I am very sorry to tell the fine employees of both firms, but there are “No Mergers of Equals!” The banking world loves this phrase and uses it constantly. It sounds friendly and cooperative and even nice. But if you look at the history of bank mergers, someone always brought someone, period. Modern day JP Morgan/Chase goes back to Chemical Bank buying half their New York competitors. Most of the deals were called mergers of equals. But the old Chemical Bankers always came out on top. And within three to five years, two thirds of the other bank’s senior people were gone, “to pursue other interests”. Yes, Jamie Dimon, a non Chemical banker,  is now Chairman, but that is another story.

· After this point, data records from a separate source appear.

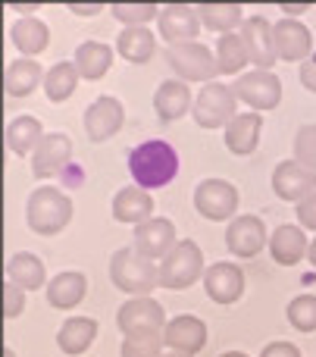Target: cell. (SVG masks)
<instances>
[{
  "label": "cell",
  "instance_id": "6da1fadb",
  "mask_svg": "<svg viewBox=\"0 0 316 357\" xmlns=\"http://www.w3.org/2000/svg\"><path fill=\"white\" fill-rule=\"evenodd\" d=\"M129 173L135 178L138 188L154 191V188H166L175 176H179V154L169 142L150 138L132 148L129 154Z\"/></svg>",
  "mask_w": 316,
  "mask_h": 357
},
{
  "label": "cell",
  "instance_id": "2e32d148",
  "mask_svg": "<svg viewBox=\"0 0 316 357\" xmlns=\"http://www.w3.org/2000/svg\"><path fill=\"white\" fill-rule=\"evenodd\" d=\"M157 29H160L163 41L173 47V44H185L194 41L200 31V16H198V6H188V3H169L160 10V19H157Z\"/></svg>",
  "mask_w": 316,
  "mask_h": 357
},
{
  "label": "cell",
  "instance_id": "d4e9b609",
  "mask_svg": "<svg viewBox=\"0 0 316 357\" xmlns=\"http://www.w3.org/2000/svg\"><path fill=\"white\" fill-rule=\"evenodd\" d=\"M10 41L16 44V50L22 56H35V54H44L50 44V29L47 22H41L38 16H19L10 29Z\"/></svg>",
  "mask_w": 316,
  "mask_h": 357
},
{
  "label": "cell",
  "instance_id": "52a82bcc",
  "mask_svg": "<svg viewBox=\"0 0 316 357\" xmlns=\"http://www.w3.org/2000/svg\"><path fill=\"white\" fill-rule=\"evenodd\" d=\"M232 94L242 104H248L254 113L276 110L282 100V82L276 73H263V69H251V73L238 75L232 82Z\"/></svg>",
  "mask_w": 316,
  "mask_h": 357
},
{
  "label": "cell",
  "instance_id": "7dc6e473",
  "mask_svg": "<svg viewBox=\"0 0 316 357\" xmlns=\"http://www.w3.org/2000/svg\"><path fill=\"white\" fill-rule=\"evenodd\" d=\"M163 357H194V354H182V351H166Z\"/></svg>",
  "mask_w": 316,
  "mask_h": 357
},
{
  "label": "cell",
  "instance_id": "ffe728a7",
  "mask_svg": "<svg viewBox=\"0 0 316 357\" xmlns=\"http://www.w3.org/2000/svg\"><path fill=\"white\" fill-rule=\"evenodd\" d=\"M113 220L129 222V226H141V222L154 220V197L150 191L138 188V185H125L113 197Z\"/></svg>",
  "mask_w": 316,
  "mask_h": 357
},
{
  "label": "cell",
  "instance_id": "f546056e",
  "mask_svg": "<svg viewBox=\"0 0 316 357\" xmlns=\"http://www.w3.org/2000/svg\"><path fill=\"white\" fill-rule=\"evenodd\" d=\"M251 63V54L244 47L242 31H229V35L216 38V66L219 75H244V66Z\"/></svg>",
  "mask_w": 316,
  "mask_h": 357
},
{
  "label": "cell",
  "instance_id": "44dd1931",
  "mask_svg": "<svg viewBox=\"0 0 316 357\" xmlns=\"http://www.w3.org/2000/svg\"><path fill=\"white\" fill-rule=\"evenodd\" d=\"M154 110H157V116H160L163 123H175V119H182L185 113L194 110L191 88H188L182 79L160 82V88L154 91Z\"/></svg>",
  "mask_w": 316,
  "mask_h": 357
},
{
  "label": "cell",
  "instance_id": "83f0119b",
  "mask_svg": "<svg viewBox=\"0 0 316 357\" xmlns=\"http://www.w3.org/2000/svg\"><path fill=\"white\" fill-rule=\"evenodd\" d=\"M72 63H75V69H79L81 79L97 82V79H104V75L110 73L113 47H110V44H104V41H85V44H79Z\"/></svg>",
  "mask_w": 316,
  "mask_h": 357
},
{
  "label": "cell",
  "instance_id": "c3c4849f",
  "mask_svg": "<svg viewBox=\"0 0 316 357\" xmlns=\"http://www.w3.org/2000/svg\"><path fill=\"white\" fill-rule=\"evenodd\" d=\"M3 357H16V351H13V348H3Z\"/></svg>",
  "mask_w": 316,
  "mask_h": 357
},
{
  "label": "cell",
  "instance_id": "3957f363",
  "mask_svg": "<svg viewBox=\"0 0 316 357\" xmlns=\"http://www.w3.org/2000/svg\"><path fill=\"white\" fill-rule=\"evenodd\" d=\"M110 282L132 298H150V291L160 289V266L135 248H119L110 257Z\"/></svg>",
  "mask_w": 316,
  "mask_h": 357
},
{
  "label": "cell",
  "instance_id": "bcb514c9",
  "mask_svg": "<svg viewBox=\"0 0 316 357\" xmlns=\"http://www.w3.org/2000/svg\"><path fill=\"white\" fill-rule=\"evenodd\" d=\"M219 357H248L244 351H226V354H219Z\"/></svg>",
  "mask_w": 316,
  "mask_h": 357
},
{
  "label": "cell",
  "instance_id": "9c48e42d",
  "mask_svg": "<svg viewBox=\"0 0 316 357\" xmlns=\"http://www.w3.org/2000/svg\"><path fill=\"white\" fill-rule=\"evenodd\" d=\"M125 123V107L119 98H110V94H100L97 100L85 107V116H81V126H85V135L91 138L94 144L113 138Z\"/></svg>",
  "mask_w": 316,
  "mask_h": 357
},
{
  "label": "cell",
  "instance_id": "ee69618b",
  "mask_svg": "<svg viewBox=\"0 0 316 357\" xmlns=\"http://www.w3.org/2000/svg\"><path fill=\"white\" fill-rule=\"evenodd\" d=\"M282 10H285V16H288V19H298L301 13H307L310 6H307V3H282Z\"/></svg>",
  "mask_w": 316,
  "mask_h": 357
},
{
  "label": "cell",
  "instance_id": "4fadbf2b",
  "mask_svg": "<svg viewBox=\"0 0 316 357\" xmlns=\"http://www.w3.org/2000/svg\"><path fill=\"white\" fill-rule=\"evenodd\" d=\"M273 191L282 201L301 204L310 195H316V173L301 167L298 160H282L279 167L273 169Z\"/></svg>",
  "mask_w": 316,
  "mask_h": 357
},
{
  "label": "cell",
  "instance_id": "f35d334b",
  "mask_svg": "<svg viewBox=\"0 0 316 357\" xmlns=\"http://www.w3.org/2000/svg\"><path fill=\"white\" fill-rule=\"evenodd\" d=\"M22 310H25V289H19L16 282H6L3 285V317L6 320H16Z\"/></svg>",
  "mask_w": 316,
  "mask_h": 357
},
{
  "label": "cell",
  "instance_id": "277c9868",
  "mask_svg": "<svg viewBox=\"0 0 316 357\" xmlns=\"http://www.w3.org/2000/svg\"><path fill=\"white\" fill-rule=\"evenodd\" d=\"M207 266H204V251L198 241L182 238L166 257L160 260V289H173L182 291L188 285H194L198 279H204Z\"/></svg>",
  "mask_w": 316,
  "mask_h": 357
},
{
  "label": "cell",
  "instance_id": "8992f818",
  "mask_svg": "<svg viewBox=\"0 0 316 357\" xmlns=\"http://www.w3.org/2000/svg\"><path fill=\"white\" fill-rule=\"evenodd\" d=\"M191 116L200 129H226L238 116V98L232 94V85H223V82L200 85Z\"/></svg>",
  "mask_w": 316,
  "mask_h": 357
},
{
  "label": "cell",
  "instance_id": "ac0fdd59",
  "mask_svg": "<svg viewBox=\"0 0 316 357\" xmlns=\"http://www.w3.org/2000/svg\"><path fill=\"white\" fill-rule=\"evenodd\" d=\"M69 160H72V138L63 135V132H50L41 138L38 151L31 154V173H35V178H50L63 173Z\"/></svg>",
  "mask_w": 316,
  "mask_h": 357
},
{
  "label": "cell",
  "instance_id": "ba28073f",
  "mask_svg": "<svg viewBox=\"0 0 316 357\" xmlns=\"http://www.w3.org/2000/svg\"><path fill=\"white\" fill-rule=\"evenodd\" d=\"M238 188L226 178H204L194 188V210L210 222H223V220H235L238 213Z\"/></svg>",
  "mask_w": 316,
  "mask_h": 357
},
{
  "label": "cell",
  "instance_id": "4316f807",
  "mask_svg": "<svg viewBox=\"0 0 316 357\" xmlns=\"http://www.w3.org/2000/svg\"><path fill=\"white\" fill-rule=\"evenodd\" d=\"M94 339H97V320H91V317H69L56 333V345L69 357L85 354L94 345Z\"/></svg>",
  "mask_w": 316,
  "mask_h": 357
},
{
  "label": "cell",
  "instance_id": "e0dca14e",
  "mask_svg": "<svg viewBox=\"0 0 316 357\" xmlns=\"http://www.w3.org/2000/svg\"><path fill=\"white\" fill-rule=\"evenodd\" d=\"M200 282H204L207 298L216 304H235L238 298L244 295V273H242V266L229 264V260L207 266Z\"/></svg>",
  "mask_w": 316,
  "mask_h": 357
},
{
  "label": "cell",
  "instance_id": "5bb4252c",
  "mask_svg": "<svg viewBox=\"0 0 316 357\" xmlns=\"http://www.w3.org/2000/svg\"><path fill=\"white\" fill-rule=\"evenodd\" d=\"M276 35V56L285 63H304L307 56H313V38L301 19H279L273 22Z\"/></svg>",
  "mask_w": 316,
  "mask_h": 357
},
{
  "label": "cell",
  "instance_id": "f6af8a7d",
  "mask_svg": "<svg viewBox=\"0 0 316 357\" xmlns=\"http://www.w3.org/2000/svg\"><path fill=\"white\" fill-rule=\"evenodd\" d=\"M307 260L316 266V235H313V241H310V254H307Z\"/></svg>",
  "mask_w": 316,
  "mask_h": 357
},
{
  "label": "cell",
  "instance_id": "e575fe53",
  "mask_svg": "<svg viewBox=\"0 0 316 357\" xmlns=\"http://www.w3.org/2000/svg\"><path fill=\"white\" fill-rule=\"evenodd\" d=\"M160 10L163 6L157 3H113L110 6L113 19H119L125 29H148V22L160 19Z\"/></svg>",
  "mask_w": 316,
  "mask_h": 357
},
{
  "label": "cell",
  "instance_id": "5b68a950",
  "mask_svg": "<svg viewBox=\"0 0 316 357\" xmlns=\"http://www.w3.org/2000/svg\"><path fill=\"white\" fill-rule=\"evenodd\" d=\"M166 63L173 66V73L182 82H216L219 66H216V54L200 41H185V44H173L166 47Z\"/></svg>",
  "mask_w": 316,
  "mask_h": 357
},
{
  "label": "cell",
  "instance_id": "60d3db41",
  "mask_svg": "<svg viewBox=\"0 0 316 357\" xmlns=\"http://www.w3.org/2000/svg\"><path fill=\"white\" fill-rule=\"evenodd\" d=\"M260 357H301V351H298V345H292V342H269V345L260 351Z\"/></svg>",
  "mask_w": 316,
  "mask_h": 357
},
{
  "label": "cell",
  "instance_id": "836d02e7",
  "mask_svg": "<svg viewBox=\"0 0 316 357\" xmlns=\"http://www.w3.org/2000/svg\"><path fill=\"white\" fill-rule=\"evenodd\" d=\"M198 16H200V25H207L210 31H219V35L235 31L248 19L242 16V3H200Z\"/></svg>",
  "mask_w": 316,
  "mask_h": 357
},
{
  "label": "cell",
  "instance_id": "1f68e13d",
  "mask_svg": "<svg viewBox=\"0 0 316 357\" xmlns=\"http://www.w3.org/2000/svg\"><path fill=\"white\" fill-rule=\"evenodd\" d=\"M157 50V35L150 29H123L116 38V54L129 63H148Z\"/></svg>",
  "mask_w": 316,
  "mask_h": 357
},
{
  "label": "cell",
  "instance_id": "484cf974",
  "mask_svg": "<svg viewBox=\"0 0 316 357\" xmlns=\"http://www.w3.org/2000/svg\"><path fill=\"white\" fill-rule=\"evenodd\" d=\"M88 295V279L81 273H56L47 282V304L56 310H72L81 304V298Z\"/></svg>",
  "mask_w": 316,
  "mask_h": 357
},
{
  "label": "cell",
  "instance_id": "f1b7e54d",
  "mask_svg": "<svg viewBox=\"0 0 316 357\" xmlns=\"http://www.w3.org/2000/svg\"><path fill=\"white\" fill-rule=\"evenodd\" d=\"M44 75L47 73H41V63L38 60H29V56L13 60L10 66H6V75H3L6 94H10V98H29V94L44 82Z\"/></svg>",
  "mask_w": 316,
  "mask_h": 357
},
{
  "label": "cell",
  "instance_id": "7c38bea8",
  "mask_svg": "<svg viewBox=\"0 0 316 357\" xmlns=\"http://www.w3.org/2000/svg\"><path fill=\"white\" fill-rule=\"evenodd\" d=\"M242 38H244V47H248L254 69L273 73V66L279 63V56H276L273 22H269L267 16H248L242 25Z\"/></svg>",
  "mask_w": 316,
  "mask_h": 357
},
{
  "label": "cell",
  "instance_id": "30bf717a",
  "mask_svg": "<svg viewBox=\"0 0 316 357\" xmlns=\"http://www.w3.org/2000/svg\"><path fill=\"white\" fill-rule=\"evenodd\" d=\"M116 326L123 335L163 333L166 329V314L154 298H129L116 314Z\"/></svg>",
  "mask_w": 316,
  "mask_h": 357
},
{
  "label": "cell",
  "instance_id": "cb8c5ba5",
  "mask_svg": "<svg viewBox=\"0 0 316 357\" xmlns=\"http://www.w3.org/2000/svg\"><path fill=\"white\" fill-rule=\"evenodd\" d=\"M6 282H16L25 291H38L44 285L47 289V270H44V260L35 257L31 251H16L6 260Z\"/></svg>",
  "mask_w": 316,
  "mask_h": 357
},
{
  "label": "cell",
  "instance_id": "9a60e30c",
  "mask_svg": "<svg viewBox=\"0 0 316 357\" xmlns=\"http://www.w3.org/2000/svg\"><path fill=\"white\" fill-rule=\"evenodd\" d=\"M179 241L182 238H175V222L166 216H154V220L135 226V251L148 260H163Z\"/></svg>",
  "mask_w": 316,
  "mask_h": 357
},
{
  "label": "cell",
  "instance_id": "ab89813d",
  "mask_svg": "<svg viewBox=\"0 0 316 357\" xmlns=\"http://www.w3.org/2000/svg\"><path fill=\"white\" fill-rule=\"evenodd\" d=\"M298 226L301 229H310V232H316V195H310L307 201L298 204Z\"/></svg>",
  "mask_w": 316,
  "mask_h": 357
},
{
  "label": "cell",
  "instance_id": "d6a6232c",
  "mask_svg": "<svg viewBox=\"0 0 316 357\" xmlns=\"http://www.w3.org/2000/svg\"><path fill=\"white\" fill-rule=\"evenodd\" d=\"M79 69H75L72 60H63V63H54V66L47 69V75H44V94H47L54 104H60V100L72 98L75 88H79Z\"/></svg>",
  "mask_w": 316,
  "mask_h": 357
},
{
  "label": "cell",
  "instance_id": "74e56055",
  "mask_svg": "<svg viewBox=\"0 0 316 357\" xmlns=\"http://www.w3.org/2000/svg\"><path fill=\"white\" fill-rule=\"evenodd\" d=\"M294 160L316 173V123H307L294 132Z\"/></svg>",
  "mask_w": 316,
  "mask_h": 357
},
{
  "label": "cell",
  "instance_id": "7402d4cb",
  "mask_svg": "<svg viewBox=\"0 0 316 357\" xmlns=\"http://www.w3.org/2000/svg\"><path fill=\"white\" fill-rule=\"evenodd\" d=\"M260 132H263V113H238L229 126H226V148L235 157H248L257 151L260 144Z\"/></svg>",
  "mask_w": 316,
  "mask_h": 357
},
{
  "label": "cell",
  "instance_id": "d590c367",
  "mask_svg": "<svg viewBox=\"0 0 316 357\" xmlns=\"http://www.w3.org/2000/svg\"><path fill=\"white\" fill-rule=\"evenodd\" d=\"M163 333H141V335H125L119 354L123 357H163Z\"/></svg>",
  "mask_w": 316,
  "mask_h": 357
},
{
  "label": "cell",
  "instance_id": "b9f144b4",
  "mask_svg": "<svg viewBox=\"0 0 316 357\" xmlns=\"http://www.w3.org/2000/svg\"><path fill=\"white\" fill-rule=\"evenodd\" d=\"M301 85H304L307 91L316 94V54L307 56V60L301 63Z\"/></svg>",
  "mask_w": 316,
  "mask_h": 357
},
{
  "label": "cell",
  "instance_id": "7a4b0ae2",
  "mask_svg": "<svg viewBox=\"0 0 316 357\" xmlns=\"http://www.w3.org/2000/svg\"><path fill=\"white\" fill-rule=\"evenodd\" d=\"M25 222L35 235H60L72 222V197L54 185H41L29 195Z\"/></svg>",
  "mask_w": 316,
  "mask_h": 357
},
{
  "label": "cell",
  "instance_id": "7bdbcfd3",
  "mask_svg": "<svg viewBox=\"0 0 316 357\" xmlns=\"http://www.w3.org/2000/svg\"><path fill=\"white\" fill-rule=\"evenodd\" d=\"M66 10H72L75 16H97L104 6H100V3H69Z\"/></svg>",
  "mask_w": 316,
  "mask_h": 357
},
{
  "label": "cell",
  "instance_id": "4dcf8cb0",
  "mask_svg": "<svg viewBox=\"0 0 316 357\" xmlns=\"http://www.w3.org/2000/svg\"><path fill=\"white\" fill-rule=\"evenodd\" d=\"M41 138H44L41 119H35V116H16L10 126H6V148H10L16 157L35 154Z\"/></svg>",
  "mask_w": 316,
  "mask_h": 357
},
{
  "label": "cell",
  "instance_id": "8d00e7d4",
  "mask_svg": "<svg viewBox=\"0 0 316 357\" xmlns=\"http://www.w3.org/2000/svg\"><path fill=\"white\" fill-rule=\"evenodd\" d=\"M288 323L298 333H316V295H298L288 304Z\"/></svg>",
  "mask_w": 316,
  "mask_h": 357
},
{
  "label": "cell",
  "instance_id": "603a6c76",
  "mask_svg": "<svg viewBox=\"0 0 316 357\" xmlns=\"http://www.w3.org/2000/svg\"><path fill=\"white\" fill-rule=\"evenodd\" d=\"M269 254L279 266H294L310 254V238L304 235L301 226H279L273 235H269Z\"/></svg>",
  "mask_w": 316,
  "mask_h": 357
},
{
  "label": "cell",
  "instance_id": "d6986e66",
  "mask_svg": "<svg viewBox=\"0 0 316 357\" xmlns=\"http://www.w3.org/2000/svg\"><path fill=\"white\" fill-rule=\"evenodd\" d=\"M163 342L169 351H182V354H198L207 345V323L200 317L182 314L173 317L163 329Z\"/></svg>",
  "mask_w": 316,
  "mask_h": 357
},
{
  "label": "cell",
  "instance_id": "8fae6325",
  "mask_svg": "<svg viewBox=\"0 0 316 357\" xmlns=\"http://www.w3.org/2000/svg\"><path fill=\"white\" fill-rule=\"evenodd\" d=\"M267 245H269L267 226H263V220L260 216H254V213L235 216V220L229 222V229H226V248H229L235 257H242V260L257 257Z\"/></svg>",
  "mask_w": 316,
  "mask_h": 357
}]
</instances>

The reason most mergers can not be mergers of equals is that people in the same industry, whether it’s banking or office supplies, hate their main competitors at worst, and distrust and dislike them at best. Even in the same industry, the culture and leadership style of each firm is always unique and never easy to blend. That is the nature of companies and the people who run them. It is a dog-eat-dog world out there and in my forthcoming book, The Business Zoo. Deal with it.

Who will come out as the real buyer and winner of this deal? I don’t know but I am rooting for my Office Depot team!

Note to self: send in that Proxy, my shares may turn the tide!

A Deal truism: Deals often occur in bad weather and over holidays.

As I was starting my  book section on Mergers and Deals, I had the following casual conversation with my wife:

Me: I think I will start the Deals part with Donn Corp. buying the access floor company, Liskey.

She: Was that the one you and Ted were caught in a snowstorm driving on the Ohio Turnpike to Toledo?

Me: No, that was another one we looked at called Floating Floors.

She: Was that the one you were caught in a blizzard in Buffalo for a week?

Me: No, that was the ceiling company we bought called Flangeklamp.

She: Was that one of the times that you delayed a Christmas visit with my family?

Me: That did happen a lot!

So it got me thinking about a couple truisms about Deals. Deals very often occur in bad or terrible winter weather. And Deals very often do mess up your personal life and cause you to delay or cancel a vacation or a family visit. Why is this?

The main culprit is that so many Deals want to be completed by a company’s year end which is often December 31. This lets you write off your old sins and start the New Year fresh. That also means you are often traveling, negotiating or completing Deals in bad weather and around the Holiday season. Learn to Deal with it.

The recent string of terrible storms at the end of 2012 and the start of this year, reminded me of this.

In my forthcoming book, you will learn other Deal truths. Like the critical importance 0f performing financial and operational due diligence on a company you want to buy. Or why it is so much easier and more fun for both management and their Boards of Directors to buy something than to sell something. Based on recent headlines, the shareholders of the old computer giant H-P should be asking these questions.

Or, one of my favorites truths about Deals, that there are no Mergers of equals, ever, period.

I look forward to sharing these Deal truisms and other lessons I have learned in The Business Zoo!